A report leaked to the Santa Fe New Mexican suggests that a “nuclear weapons project long expected to move forward at Los Alamos National Laboratory could end up being more costly and taking longer to execute at the lab than at other sites.” The document, prepared by the National Nuclear Security Administration, estimates that constructing a “new facility at Idaho National Laboratory … would not cost more than $6.9 billion, and relocating the project to the Savannah River Site in South Carolina would not exceed $6.7 billion — almost $1 billion less than constructing the facility at Los Alamos.”
The issue is, literally, the pits. The “triggers … at the heart of modern thermonuclear weapons,” healthy plutonium pits are essential to maintaining an effective nuclear deterrent. But Washington’s central facility for the devices, the Rocky Flats Plant in Colorado, was raided by the FBI and EPA in 1989. (Rampant environmental and safety problems closed the site for good.) Los Alamos got the pit assignment in the 1990s, as the Cold War wound down and treaties began to significantly reduce the U.S. nuclear arsenal.
But pits need to be maintained, tested, refurbished, and possibly replaced. (There’s a fierce debate over how long the devices last, but let’s not jump down that rabbit hole.) The U.S. Department of Energy has “put forward at least seven … pit production expansion plans” in the last few decades. Unsurprisingly, the lack of direction has been costly for taxpayers.
On several occasions, the Rio Grande Foundation has joined forces with the Los Alamos Study Group to highlight the cost overruns and slipped deadlines of LANL’s pit-oriented Chemistry and Metallurgy Research Replacement project. Last year, the Government Accountability Office warned that managers’ claims about production and schedules couldn’t be trusted. Jay Coghlan, of Nuclear Watch New Mexico, went further, calling the complex “a house of cards.”
Now, the New Mexican has exposed the NNSA’s finding that LANL’s pit work could be “nearly a decade behind schedule and … cost over half a billion dollars more than if the project were moved to another site.”
The feds’ nuclear architecture is hideously mismanaged.

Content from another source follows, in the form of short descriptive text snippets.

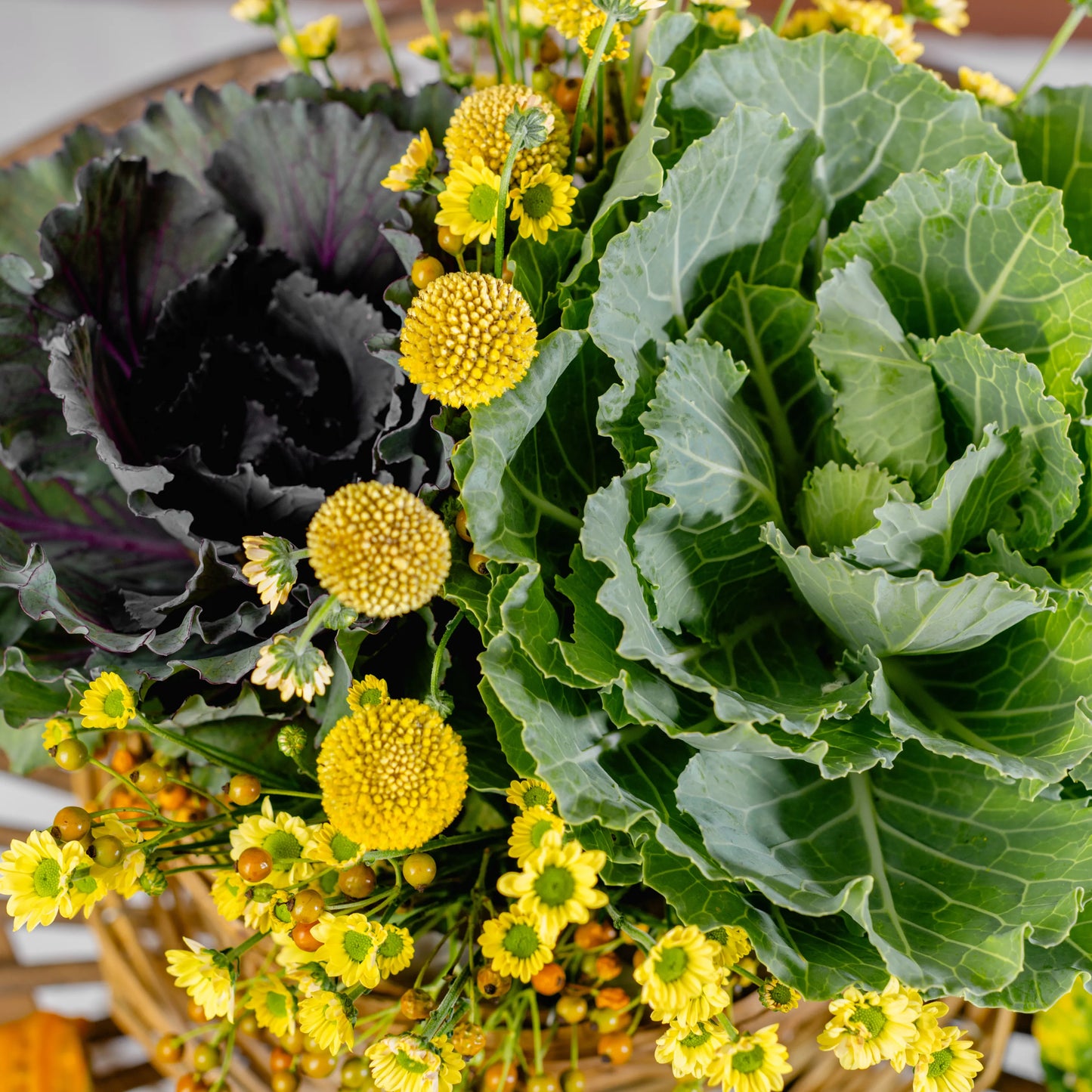 Arranjo Floral "Café na Horta"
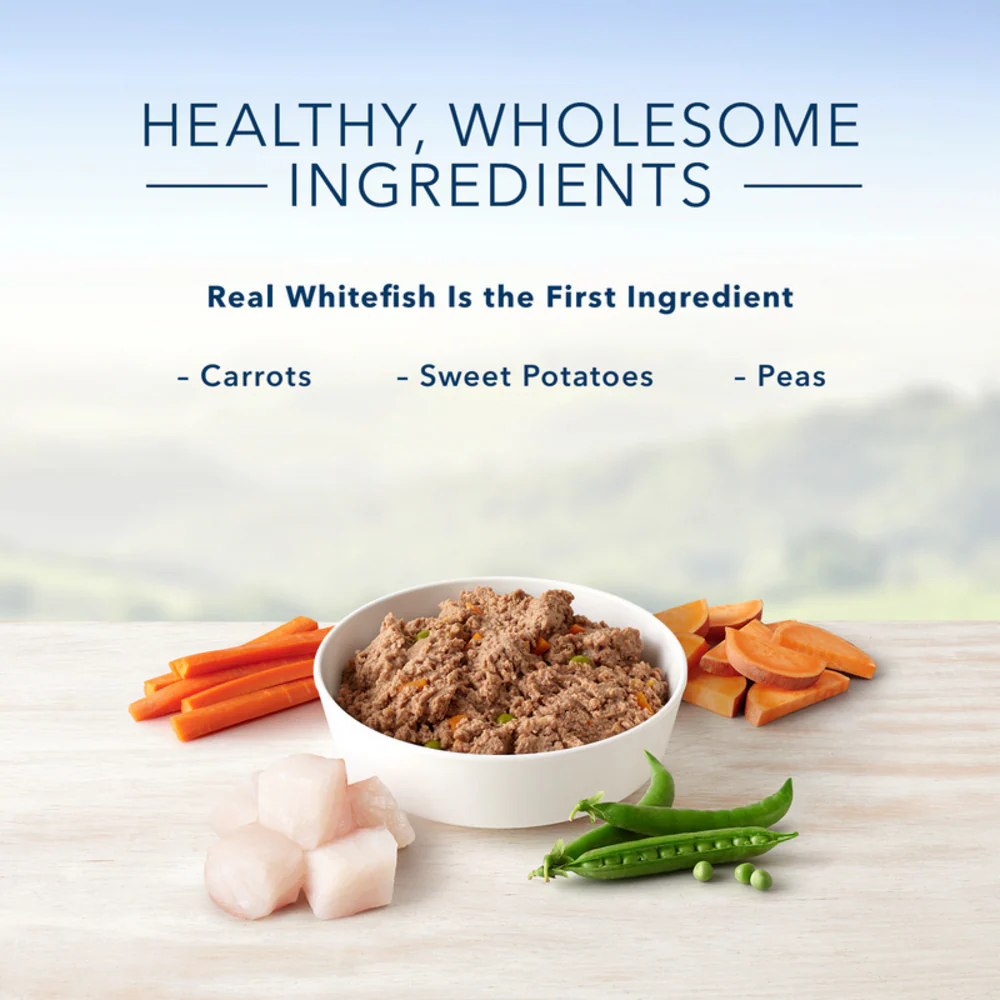 Blue Buffalo Homestyle Recipe Adult Fish & Sweet Potato Dinner with Garden Vegetables Canned Dog Food - Image 4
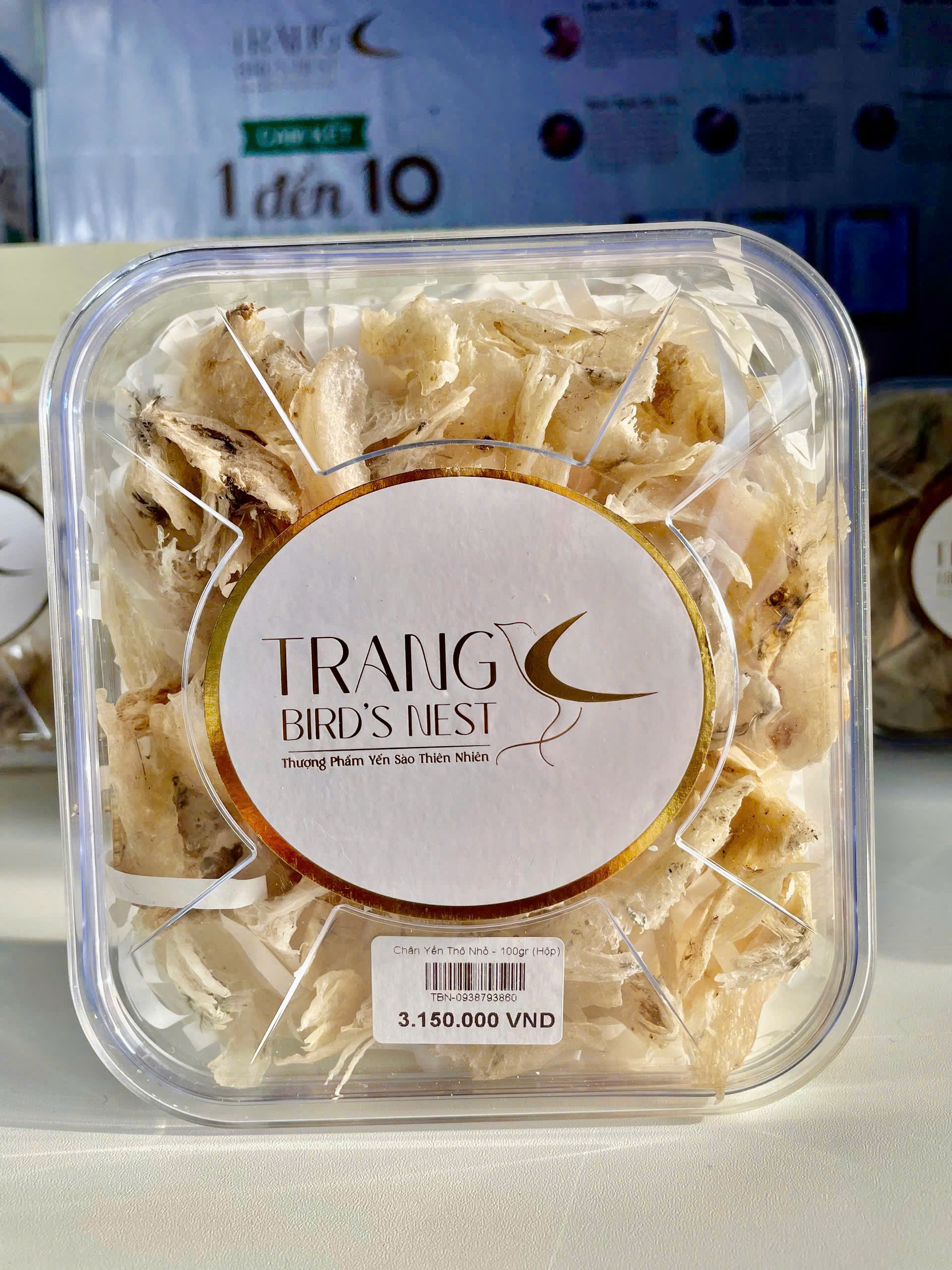 Chân Yến Thô Cao Cấp [Hộp 50gr] - Yến thơm ngon giá rẻ - Ăn yến giúp đẹp da - Yến sào Trang Bird nest- Tăng Cường đề kháng - Tăng Hệ Miễn Dịch - Tốt Cho Phụ Nử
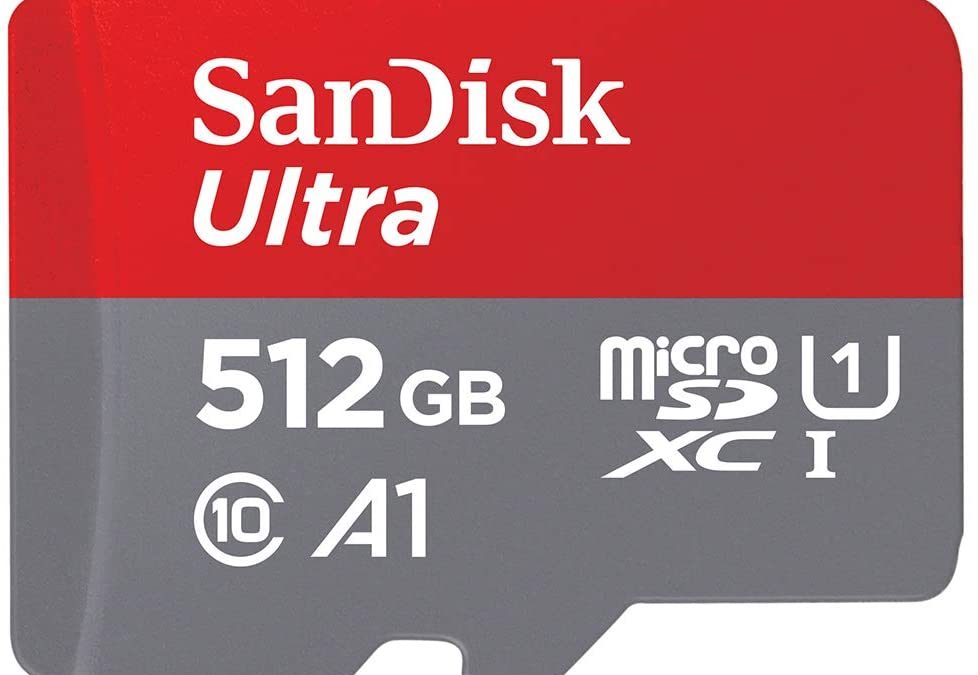 Cartes mémoires SanDisk Ultra microSDXC (200 à 512 Go)
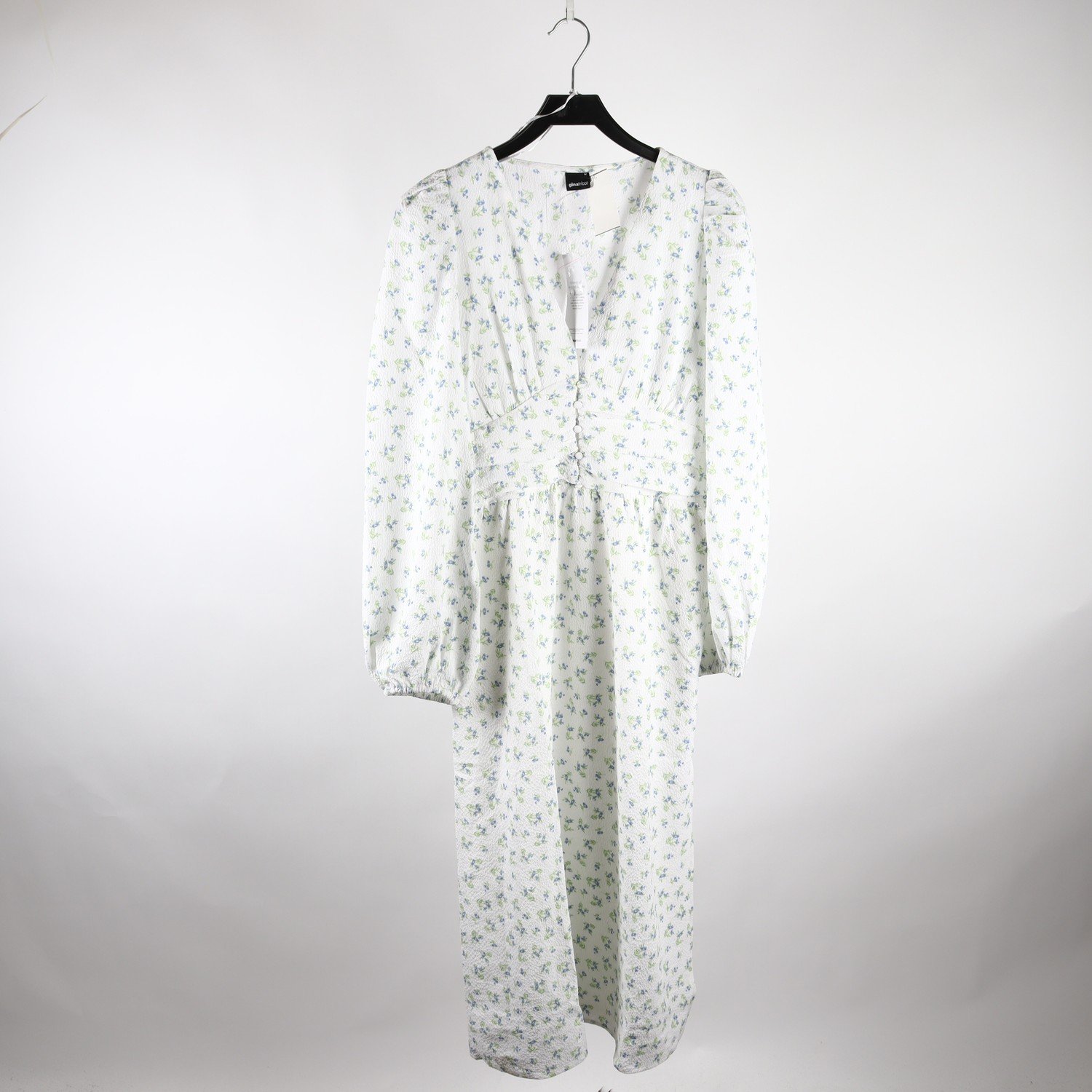 Klänning, Vero Moda, vit, blommig, stl. M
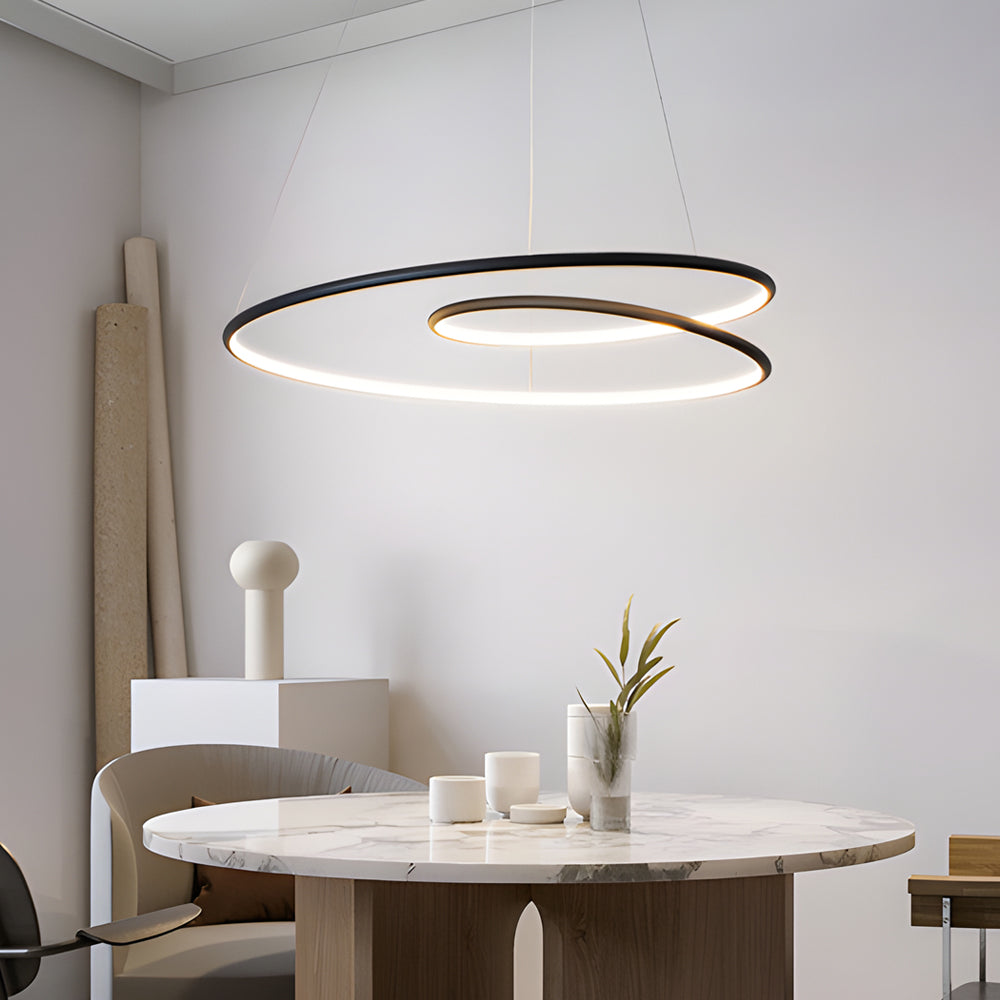 Modern LED Dimmable Pendant Light - Height Adjustable Ceiling Light for Dining Room & Living Room | Kalsten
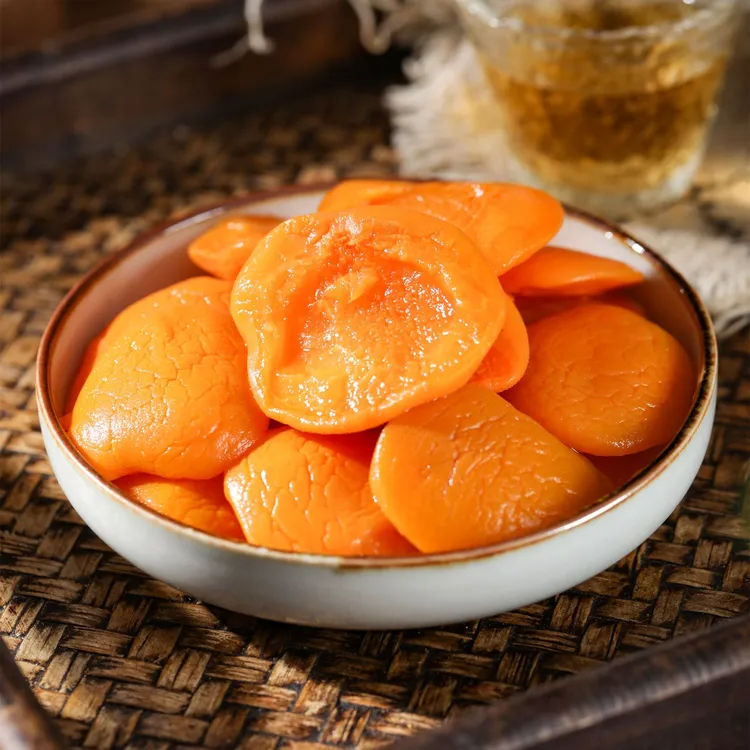 新鲜厚切杏块饱满多汁口感爽脆甄选金太阳杏独立包装不加添加剂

From Yucca Mountain to the Mixed Oxide Fuel Fabrication Facility to the Uranium Processing Facility, atomic technocrats have found countless ways to waste countless dollars. If plutonium-pit work needs to be transferred out of New Mexico in order to save $1 billion, so be it. The Land of Enchantment’s congressional delegation will whine, but perhaps losing the project will provide one more reason to kick New Mexico’s dangerous dependency on D.C.
Sounds like this is the pits. How about offering it to a private organization?